#D1F #PSGOL Olivier ECHOUAFNI : « Un grand match »

Heureux du match nul acquis par son équipe face à Lyon ce dimanche (1-1) lors de la 10e journée de D1, Olivier Echouafni est revenu sur cette première un dimanche à 21 heures, au terme d’une semaine mouvementée…



Que ressortez-vous de ce match ?
« C’était un grand match, sur le plan de l’intensité, sur le plan du jeu… Il y a eu de très bonnes séquences ! C’est ce qu’on aime dans le foot avec des équipes très proches l’une de l’autre, même si Lyon a peut-être eu plus d’opportunité que nous ! Le seul petit regret que j’ai c’est l’égalisation qui est revenue trop rapidement. Si on avait réussi à maintenir notre niveau d’exigence, on savait que les coups de pied arrêtés étaient leur point fort, on aurait pu leur causer des soucis...
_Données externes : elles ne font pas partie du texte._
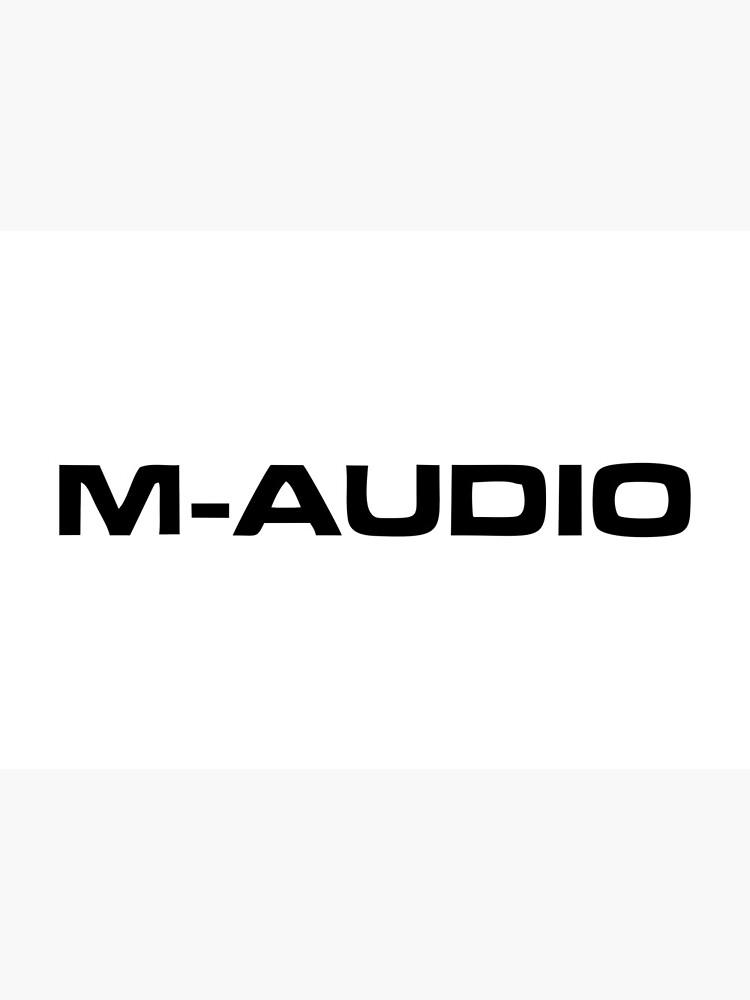 Tarjetas de felicitación «Best Seller - M- Audio Logo Merchandise ...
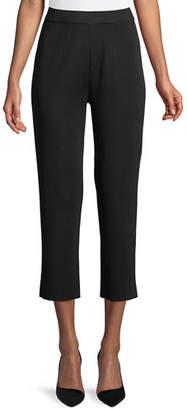 Misook Slim-Leg Knit Ankle Pants, Petite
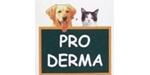 Logo Proderma
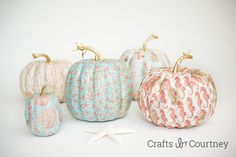 Mod podged coastal themed pumpkins...I'm in love!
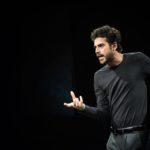 """Al Nostos Teatro di Aversa, lo spettacolo """"Bollari – Memorie dallo Jonio"""", il 12 gennaio 2020"""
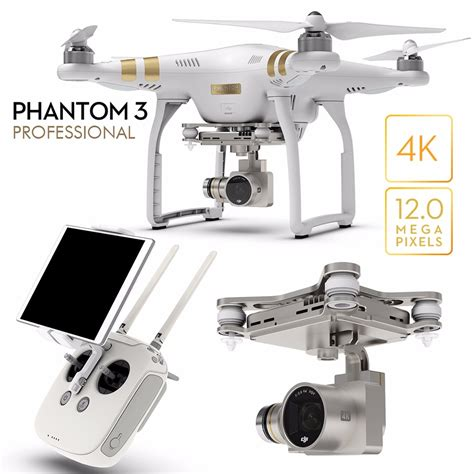 dji phantom  professional compare  prices  drone market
Vous avez aussi été touché par les blessures…
On a eu pas mal de soucis tout au long de la semaine ! Andrine Hegerber s’est blessée pendant la semaine, elle souffre d’une fissure à une cheville !Ce matin, Aminata Diallo s’est blessée à son tour, alors que Christiane Endler revenait d’un long déplacement en Australie… On rentre dans une période où les filles ont pas mal donné. Quant à Eve Perisset (sortie sur civière à la 65e minute, NDLR) elle a un problème au mollet. On va passer les examens afin de connaître la gravité de sa blessure.

Le plus dur est fait pour le PSG dans sa rivalité avec Lyon ?
Pas complètement. On a pêché sur l’animation offensive, je pense que certaines filles ont été en dessous de leur niveau. Après sur l’état d’esprit je n’ai rien à reprocher aux filles, elles ont tout donné, elles se sont accorchées pour préserver ce résultat face à l’armada lyonnaise. Quand sur le banc vous avez Fishlock, Van de Sanden et Le Sommer qui rentrent, il faut le prendre en compte.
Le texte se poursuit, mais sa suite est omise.